══ Input records ══
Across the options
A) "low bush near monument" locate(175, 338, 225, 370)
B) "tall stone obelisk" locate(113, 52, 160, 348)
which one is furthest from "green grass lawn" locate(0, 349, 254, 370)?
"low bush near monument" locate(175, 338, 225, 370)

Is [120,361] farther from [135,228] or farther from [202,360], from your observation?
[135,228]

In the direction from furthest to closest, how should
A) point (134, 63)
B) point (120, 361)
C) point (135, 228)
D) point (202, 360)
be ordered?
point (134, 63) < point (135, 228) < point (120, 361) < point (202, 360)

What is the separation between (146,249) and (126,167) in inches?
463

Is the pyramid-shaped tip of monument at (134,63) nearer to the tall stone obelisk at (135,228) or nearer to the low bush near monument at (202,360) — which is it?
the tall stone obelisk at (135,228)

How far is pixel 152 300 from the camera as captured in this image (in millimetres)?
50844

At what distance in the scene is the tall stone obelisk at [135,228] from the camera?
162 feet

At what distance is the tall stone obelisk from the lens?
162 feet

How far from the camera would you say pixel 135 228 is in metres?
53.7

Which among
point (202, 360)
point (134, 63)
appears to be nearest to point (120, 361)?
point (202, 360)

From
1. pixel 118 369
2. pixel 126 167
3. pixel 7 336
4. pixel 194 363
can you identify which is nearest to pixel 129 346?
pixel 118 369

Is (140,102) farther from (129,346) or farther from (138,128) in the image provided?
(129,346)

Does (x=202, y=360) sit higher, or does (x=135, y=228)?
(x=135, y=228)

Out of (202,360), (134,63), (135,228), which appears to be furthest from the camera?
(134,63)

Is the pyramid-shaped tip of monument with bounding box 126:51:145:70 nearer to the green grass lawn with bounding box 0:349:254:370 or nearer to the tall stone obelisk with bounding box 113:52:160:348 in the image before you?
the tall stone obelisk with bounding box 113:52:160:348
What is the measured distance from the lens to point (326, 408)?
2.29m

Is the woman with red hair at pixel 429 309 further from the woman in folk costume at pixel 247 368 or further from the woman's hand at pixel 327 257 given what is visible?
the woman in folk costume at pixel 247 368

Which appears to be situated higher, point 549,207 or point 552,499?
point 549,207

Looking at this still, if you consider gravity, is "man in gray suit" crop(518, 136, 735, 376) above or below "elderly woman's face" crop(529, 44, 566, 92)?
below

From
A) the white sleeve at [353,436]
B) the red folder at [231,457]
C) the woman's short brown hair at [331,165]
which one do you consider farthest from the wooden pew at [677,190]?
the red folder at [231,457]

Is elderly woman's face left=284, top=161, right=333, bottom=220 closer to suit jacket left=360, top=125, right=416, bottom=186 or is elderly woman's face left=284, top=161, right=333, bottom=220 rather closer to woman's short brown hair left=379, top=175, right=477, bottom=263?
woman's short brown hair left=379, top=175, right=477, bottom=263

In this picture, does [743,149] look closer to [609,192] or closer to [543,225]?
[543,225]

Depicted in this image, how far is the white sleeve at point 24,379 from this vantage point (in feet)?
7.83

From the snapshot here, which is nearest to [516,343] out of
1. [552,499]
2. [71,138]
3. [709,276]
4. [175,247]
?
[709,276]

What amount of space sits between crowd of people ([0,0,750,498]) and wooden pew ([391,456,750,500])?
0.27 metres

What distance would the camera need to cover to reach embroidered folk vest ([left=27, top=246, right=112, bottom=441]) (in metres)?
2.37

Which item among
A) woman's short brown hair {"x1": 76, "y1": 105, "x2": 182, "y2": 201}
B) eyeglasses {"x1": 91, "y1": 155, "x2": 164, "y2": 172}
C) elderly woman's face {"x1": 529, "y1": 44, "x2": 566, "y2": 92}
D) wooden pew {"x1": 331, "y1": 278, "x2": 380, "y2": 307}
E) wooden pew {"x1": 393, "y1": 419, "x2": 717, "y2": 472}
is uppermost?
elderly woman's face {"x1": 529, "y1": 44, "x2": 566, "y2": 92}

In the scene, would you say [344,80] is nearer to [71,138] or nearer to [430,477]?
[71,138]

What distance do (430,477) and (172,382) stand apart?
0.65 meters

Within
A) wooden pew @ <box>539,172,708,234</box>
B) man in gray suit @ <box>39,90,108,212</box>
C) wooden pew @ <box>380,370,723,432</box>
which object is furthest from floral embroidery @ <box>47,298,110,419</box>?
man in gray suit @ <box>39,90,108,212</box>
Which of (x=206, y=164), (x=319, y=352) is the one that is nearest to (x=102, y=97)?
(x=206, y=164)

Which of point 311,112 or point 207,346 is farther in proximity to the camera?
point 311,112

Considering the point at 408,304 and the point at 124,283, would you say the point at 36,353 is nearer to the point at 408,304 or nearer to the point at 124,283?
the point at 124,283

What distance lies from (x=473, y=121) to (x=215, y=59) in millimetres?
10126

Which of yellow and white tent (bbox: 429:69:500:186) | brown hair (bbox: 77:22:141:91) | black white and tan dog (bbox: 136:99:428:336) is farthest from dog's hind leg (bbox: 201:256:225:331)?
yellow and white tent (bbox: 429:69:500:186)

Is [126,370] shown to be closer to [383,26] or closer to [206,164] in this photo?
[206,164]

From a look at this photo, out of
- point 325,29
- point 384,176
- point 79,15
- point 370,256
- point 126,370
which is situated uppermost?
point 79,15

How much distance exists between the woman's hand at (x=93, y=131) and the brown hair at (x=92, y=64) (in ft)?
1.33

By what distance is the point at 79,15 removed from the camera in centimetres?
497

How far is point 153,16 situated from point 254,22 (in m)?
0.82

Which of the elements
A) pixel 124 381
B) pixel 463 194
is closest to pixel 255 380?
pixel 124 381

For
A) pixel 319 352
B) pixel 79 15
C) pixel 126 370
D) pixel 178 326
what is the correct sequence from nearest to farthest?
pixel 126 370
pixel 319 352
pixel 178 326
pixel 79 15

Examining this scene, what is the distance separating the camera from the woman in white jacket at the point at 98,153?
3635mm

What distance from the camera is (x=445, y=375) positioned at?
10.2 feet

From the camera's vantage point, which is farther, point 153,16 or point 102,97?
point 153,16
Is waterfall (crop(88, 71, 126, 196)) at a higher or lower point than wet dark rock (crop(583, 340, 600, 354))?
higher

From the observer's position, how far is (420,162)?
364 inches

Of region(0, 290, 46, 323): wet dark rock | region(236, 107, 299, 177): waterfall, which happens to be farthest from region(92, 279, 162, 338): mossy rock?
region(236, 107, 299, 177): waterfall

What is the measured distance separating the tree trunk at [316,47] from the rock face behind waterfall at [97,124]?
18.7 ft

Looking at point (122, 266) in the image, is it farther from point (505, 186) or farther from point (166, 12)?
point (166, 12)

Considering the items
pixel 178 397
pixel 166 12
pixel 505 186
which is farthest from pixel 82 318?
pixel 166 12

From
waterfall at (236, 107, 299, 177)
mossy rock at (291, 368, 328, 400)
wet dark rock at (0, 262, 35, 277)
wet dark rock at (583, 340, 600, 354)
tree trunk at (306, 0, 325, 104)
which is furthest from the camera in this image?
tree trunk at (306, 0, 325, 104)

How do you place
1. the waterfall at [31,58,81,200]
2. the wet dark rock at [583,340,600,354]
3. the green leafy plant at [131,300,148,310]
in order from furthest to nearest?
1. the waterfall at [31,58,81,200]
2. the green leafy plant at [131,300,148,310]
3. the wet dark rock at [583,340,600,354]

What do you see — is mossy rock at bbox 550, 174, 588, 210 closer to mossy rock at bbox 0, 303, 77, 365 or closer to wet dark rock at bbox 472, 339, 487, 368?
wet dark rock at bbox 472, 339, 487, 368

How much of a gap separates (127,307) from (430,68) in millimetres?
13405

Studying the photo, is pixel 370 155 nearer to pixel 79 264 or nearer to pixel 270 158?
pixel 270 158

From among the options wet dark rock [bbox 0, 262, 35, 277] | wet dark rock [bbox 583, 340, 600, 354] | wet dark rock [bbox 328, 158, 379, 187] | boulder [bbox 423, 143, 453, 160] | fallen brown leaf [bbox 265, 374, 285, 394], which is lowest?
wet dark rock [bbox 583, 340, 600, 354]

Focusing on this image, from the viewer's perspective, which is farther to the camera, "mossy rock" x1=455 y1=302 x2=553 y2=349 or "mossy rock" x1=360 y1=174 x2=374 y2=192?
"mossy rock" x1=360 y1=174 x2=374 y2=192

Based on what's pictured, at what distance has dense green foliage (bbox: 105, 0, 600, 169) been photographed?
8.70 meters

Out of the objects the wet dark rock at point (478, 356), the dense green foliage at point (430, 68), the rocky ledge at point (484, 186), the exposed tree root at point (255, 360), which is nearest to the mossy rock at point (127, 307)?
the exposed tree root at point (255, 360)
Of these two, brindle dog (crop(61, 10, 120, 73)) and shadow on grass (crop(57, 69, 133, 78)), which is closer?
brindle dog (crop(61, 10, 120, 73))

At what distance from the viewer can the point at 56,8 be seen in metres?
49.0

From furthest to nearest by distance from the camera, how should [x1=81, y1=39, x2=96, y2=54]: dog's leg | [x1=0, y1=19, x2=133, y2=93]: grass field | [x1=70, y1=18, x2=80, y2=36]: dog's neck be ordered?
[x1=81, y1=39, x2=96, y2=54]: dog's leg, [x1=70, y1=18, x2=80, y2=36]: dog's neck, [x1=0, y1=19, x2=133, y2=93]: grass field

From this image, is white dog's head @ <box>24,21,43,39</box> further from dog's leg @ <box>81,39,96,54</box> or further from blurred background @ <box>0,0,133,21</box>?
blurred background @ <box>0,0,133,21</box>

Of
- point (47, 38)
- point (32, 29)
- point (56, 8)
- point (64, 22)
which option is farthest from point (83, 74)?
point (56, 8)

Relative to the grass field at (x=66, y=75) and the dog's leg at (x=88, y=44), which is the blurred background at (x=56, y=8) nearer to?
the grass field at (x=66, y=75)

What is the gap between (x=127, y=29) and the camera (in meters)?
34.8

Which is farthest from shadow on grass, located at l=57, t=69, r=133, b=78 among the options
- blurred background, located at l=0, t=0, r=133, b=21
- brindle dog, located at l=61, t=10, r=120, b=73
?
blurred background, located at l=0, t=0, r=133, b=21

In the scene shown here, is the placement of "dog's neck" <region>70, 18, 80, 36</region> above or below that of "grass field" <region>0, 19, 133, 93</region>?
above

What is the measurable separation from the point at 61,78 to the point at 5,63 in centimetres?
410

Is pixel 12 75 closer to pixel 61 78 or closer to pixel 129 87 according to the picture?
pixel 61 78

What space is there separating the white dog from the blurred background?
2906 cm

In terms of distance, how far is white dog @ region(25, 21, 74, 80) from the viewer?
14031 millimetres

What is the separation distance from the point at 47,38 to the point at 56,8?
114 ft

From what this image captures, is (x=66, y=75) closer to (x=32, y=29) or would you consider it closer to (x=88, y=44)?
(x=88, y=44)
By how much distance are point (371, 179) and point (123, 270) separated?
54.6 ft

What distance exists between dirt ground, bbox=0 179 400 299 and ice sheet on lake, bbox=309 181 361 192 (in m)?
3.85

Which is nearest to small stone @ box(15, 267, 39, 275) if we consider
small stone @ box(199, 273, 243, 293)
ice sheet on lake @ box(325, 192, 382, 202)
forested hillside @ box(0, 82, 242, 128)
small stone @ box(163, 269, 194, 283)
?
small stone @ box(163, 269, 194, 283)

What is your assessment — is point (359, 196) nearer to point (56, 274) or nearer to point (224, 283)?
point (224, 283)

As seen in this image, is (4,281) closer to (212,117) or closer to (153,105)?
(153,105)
═══
◆ Stated problem
Copy out each line of the records above that contains the word "brindle".

◆ Result for this exercise
Of these two, brindle dog (crop(61, 10, 120, 73)) and shadow on grass (crop(57, 69, 133, 78)), which is closer?
brindle dog (crop(61, 10, 120, 73))
- brindle dog, located at l=61, t=10, r=120, b=73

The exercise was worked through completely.